Duration: 1 Year Full-time
Start date: 3rd September 2018
End date: 7th June 2019
Information Event: Y
- Maintain a safe, hygienic and secure environment
- Working effectively as part of a hospitality team
- Maintain food safety
- Maintain, handle and clean knives
- Prepare and cook sauces, soups, vegetables, meat and poultry, pasta and rice, cold and hot desserts, bread and dough products, pastry products, cakes, sponges, biscuits and scones
If you are accepted onto this course without a Grade C or above in Maths and/or English you will be required to complete the relevant Essential Skills qualification. This will be a compulsory part of your timetable.

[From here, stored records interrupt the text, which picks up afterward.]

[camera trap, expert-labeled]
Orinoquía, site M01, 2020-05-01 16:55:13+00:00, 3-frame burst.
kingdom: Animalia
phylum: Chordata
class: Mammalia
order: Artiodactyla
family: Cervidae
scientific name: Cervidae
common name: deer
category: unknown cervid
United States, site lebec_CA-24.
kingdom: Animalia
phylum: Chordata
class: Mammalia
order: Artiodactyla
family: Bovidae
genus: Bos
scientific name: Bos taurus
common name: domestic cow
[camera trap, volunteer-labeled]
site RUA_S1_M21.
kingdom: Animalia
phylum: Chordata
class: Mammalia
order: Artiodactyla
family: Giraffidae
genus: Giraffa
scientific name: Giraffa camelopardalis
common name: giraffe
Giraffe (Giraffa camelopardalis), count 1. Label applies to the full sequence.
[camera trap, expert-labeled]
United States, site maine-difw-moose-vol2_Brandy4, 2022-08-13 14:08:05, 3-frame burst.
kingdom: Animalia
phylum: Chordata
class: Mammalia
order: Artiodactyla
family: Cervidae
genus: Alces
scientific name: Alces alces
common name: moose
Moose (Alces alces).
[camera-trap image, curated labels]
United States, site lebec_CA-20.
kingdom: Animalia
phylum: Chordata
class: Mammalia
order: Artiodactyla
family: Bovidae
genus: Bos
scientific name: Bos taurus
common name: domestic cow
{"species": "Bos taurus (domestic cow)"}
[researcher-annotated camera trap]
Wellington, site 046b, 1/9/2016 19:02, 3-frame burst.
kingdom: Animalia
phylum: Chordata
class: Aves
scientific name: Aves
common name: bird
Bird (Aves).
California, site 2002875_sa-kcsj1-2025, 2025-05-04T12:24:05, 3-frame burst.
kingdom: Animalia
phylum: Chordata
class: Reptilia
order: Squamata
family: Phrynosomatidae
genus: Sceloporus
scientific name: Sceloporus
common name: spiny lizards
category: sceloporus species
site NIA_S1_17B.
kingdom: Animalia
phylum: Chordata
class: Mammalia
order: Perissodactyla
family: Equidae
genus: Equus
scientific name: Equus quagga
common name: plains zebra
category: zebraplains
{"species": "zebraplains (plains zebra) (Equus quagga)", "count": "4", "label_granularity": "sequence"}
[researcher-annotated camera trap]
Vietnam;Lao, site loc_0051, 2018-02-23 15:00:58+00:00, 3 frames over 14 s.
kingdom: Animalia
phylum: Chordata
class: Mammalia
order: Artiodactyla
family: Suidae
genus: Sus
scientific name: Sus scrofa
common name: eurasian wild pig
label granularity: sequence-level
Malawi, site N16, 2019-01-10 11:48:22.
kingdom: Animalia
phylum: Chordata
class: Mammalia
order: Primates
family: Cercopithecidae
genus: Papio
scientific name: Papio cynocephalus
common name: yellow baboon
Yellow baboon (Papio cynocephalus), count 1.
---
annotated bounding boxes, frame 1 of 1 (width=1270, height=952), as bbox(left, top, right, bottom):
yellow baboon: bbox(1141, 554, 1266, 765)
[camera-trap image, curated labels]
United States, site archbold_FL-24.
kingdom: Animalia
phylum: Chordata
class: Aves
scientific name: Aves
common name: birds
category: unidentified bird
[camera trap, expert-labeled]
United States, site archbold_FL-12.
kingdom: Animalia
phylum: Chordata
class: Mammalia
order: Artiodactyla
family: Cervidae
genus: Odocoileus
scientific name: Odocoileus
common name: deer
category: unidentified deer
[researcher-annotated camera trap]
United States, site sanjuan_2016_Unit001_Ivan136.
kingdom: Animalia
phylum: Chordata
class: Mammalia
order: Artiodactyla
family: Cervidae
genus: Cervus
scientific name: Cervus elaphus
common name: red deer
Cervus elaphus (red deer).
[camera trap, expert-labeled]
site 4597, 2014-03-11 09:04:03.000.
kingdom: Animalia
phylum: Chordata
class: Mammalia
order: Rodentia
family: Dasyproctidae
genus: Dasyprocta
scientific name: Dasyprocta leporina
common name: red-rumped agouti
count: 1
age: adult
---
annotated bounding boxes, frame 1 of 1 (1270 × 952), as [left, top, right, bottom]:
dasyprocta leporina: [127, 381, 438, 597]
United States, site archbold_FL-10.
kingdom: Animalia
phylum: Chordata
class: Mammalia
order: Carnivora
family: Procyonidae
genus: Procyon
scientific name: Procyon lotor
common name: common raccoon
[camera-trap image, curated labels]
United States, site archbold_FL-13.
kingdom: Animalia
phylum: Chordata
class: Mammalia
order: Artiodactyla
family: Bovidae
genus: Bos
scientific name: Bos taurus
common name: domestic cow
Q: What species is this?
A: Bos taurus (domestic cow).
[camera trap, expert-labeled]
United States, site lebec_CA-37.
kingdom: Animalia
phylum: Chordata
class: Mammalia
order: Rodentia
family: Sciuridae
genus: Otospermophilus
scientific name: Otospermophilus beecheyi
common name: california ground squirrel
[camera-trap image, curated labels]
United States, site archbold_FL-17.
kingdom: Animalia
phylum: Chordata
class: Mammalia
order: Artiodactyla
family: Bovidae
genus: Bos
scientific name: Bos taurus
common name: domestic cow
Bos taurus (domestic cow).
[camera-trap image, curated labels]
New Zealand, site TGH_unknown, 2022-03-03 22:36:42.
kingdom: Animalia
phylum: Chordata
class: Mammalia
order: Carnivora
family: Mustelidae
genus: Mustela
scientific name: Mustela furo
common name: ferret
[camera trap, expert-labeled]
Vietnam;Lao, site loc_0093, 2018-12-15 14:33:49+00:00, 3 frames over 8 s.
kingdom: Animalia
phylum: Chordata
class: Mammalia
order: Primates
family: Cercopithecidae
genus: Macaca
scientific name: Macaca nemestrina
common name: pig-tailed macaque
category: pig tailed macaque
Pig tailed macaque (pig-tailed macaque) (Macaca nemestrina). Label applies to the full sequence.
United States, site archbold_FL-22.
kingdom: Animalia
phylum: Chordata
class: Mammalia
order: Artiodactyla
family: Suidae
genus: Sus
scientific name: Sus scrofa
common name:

Designed to be a natural progression from the Introduction to Professional Cookery Level 1 Diploma, the Level 2 NVQ Diploma in Professional Cookery is aimed at those students wishing to take their studies to the next level, or those wishing to gain a qualification having worked out in the industry. It has more emphasis on practical work and significant time in the real Working Environment.
- The qualification has been designed with industry and professional associations and therefore meets the needs of those delivering and achieving the qualification.
- Guest speakers, e.g. professional chefs, hotel managers, Environmental Health Officers etc.
- Chartered Institute of Environmental Health Level 2 Award in food safety.
- Competition Work.
Assessments are competency based and delivered in the RWE (real working environment) with the combination of multiple choice papers throughout the year, within the time specified, managing resources efficiently, working hygienically and safely.